- _Problem to work on_: Would you copy the listing below exactly, keeping the pictures out?

- _Records to process_:
- - - - - - -

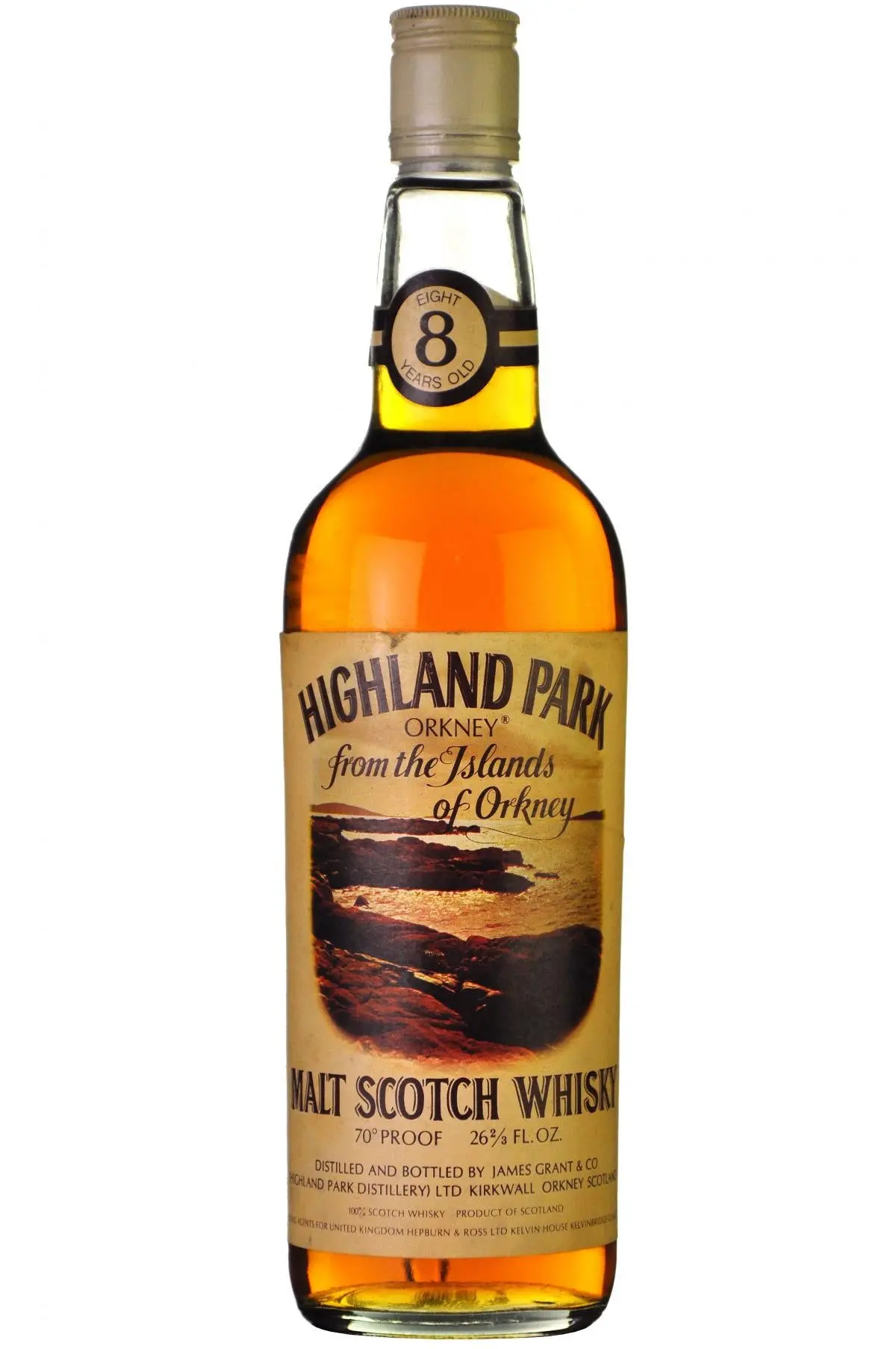Highland Park 8 Year Old 1970S 1
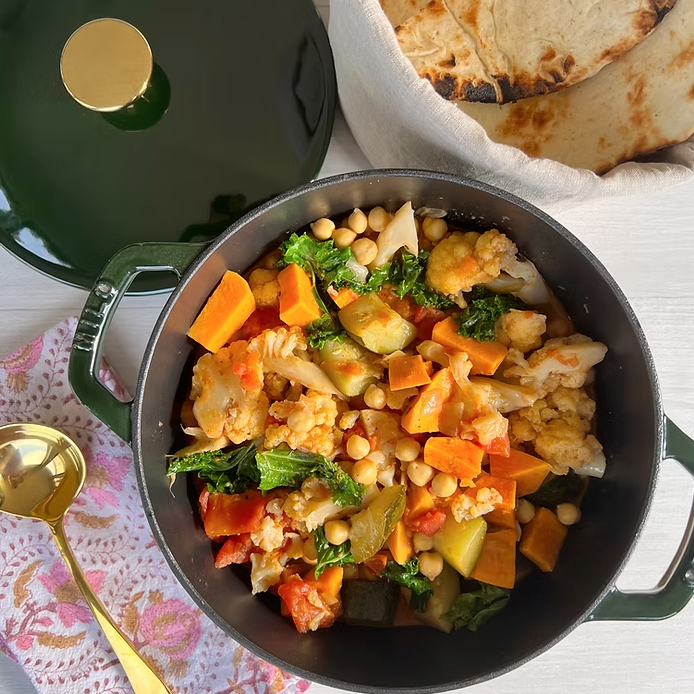 Fall Favourite; Moroccan Chickpea Stew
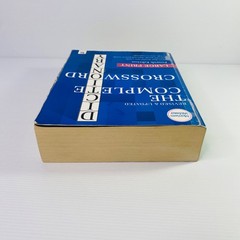 The Complete Crossword Dictionary LARGE PRINT Fourth 4th Edition 9781488934469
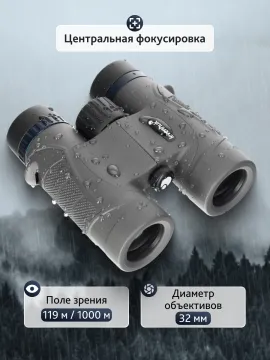 Бинокль Levenhuk Nitro 8x32, изображение 17
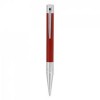 STYLO BILLE D-INITIAL - ROUGE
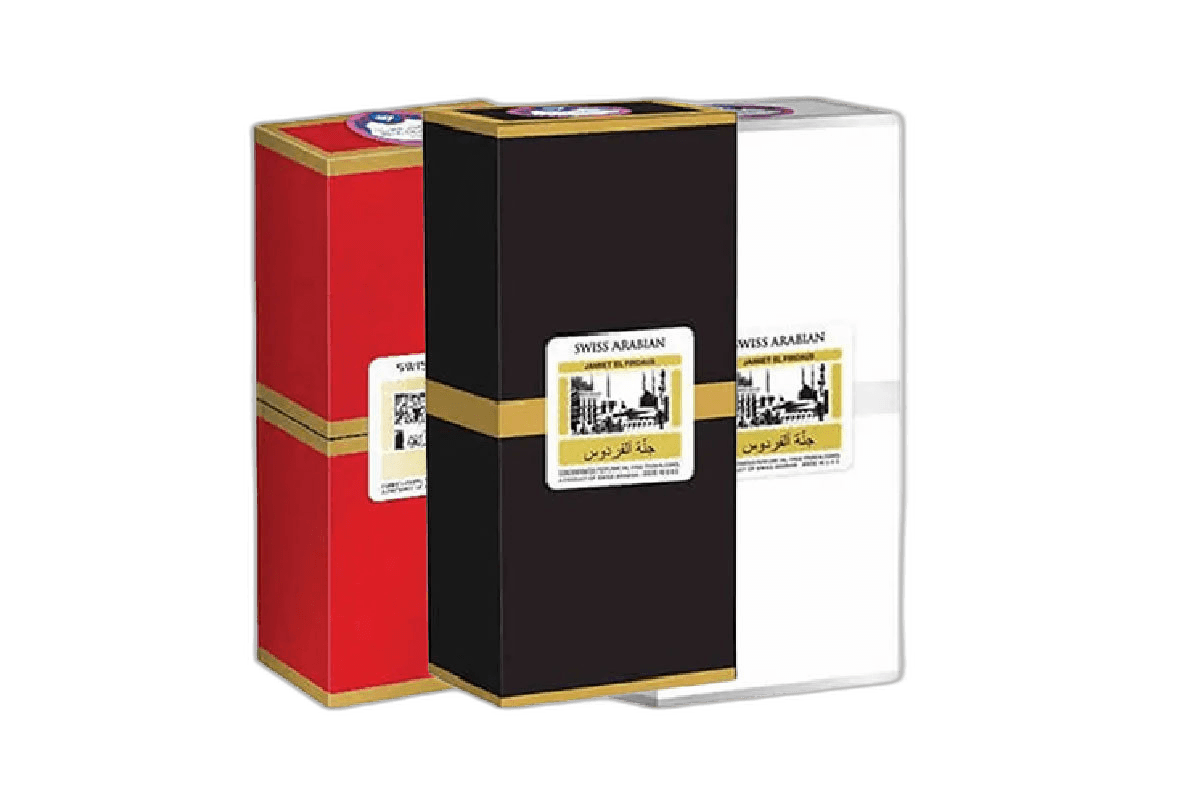 Swiss Arabian Jannathul Firdaus Ori Assorted 3 x 9 ml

- - - - - - -

- _Exercise solution_:
Highland Park 8 Year Old 1970S 1
 Fall Favourite; Moroccan Chickpea Stew
 The Complete Crossword Dictionary LARGE PRINT Fourth 4th Edition 9781488934469
 Бинокль Levenhuk Nitro 8x32, изображение 17
 STYLO BILLE D-INITIAL - ROUGE
 Swiss Arabian Jannathul Firdaus Ori Assorted 3 x 9 ml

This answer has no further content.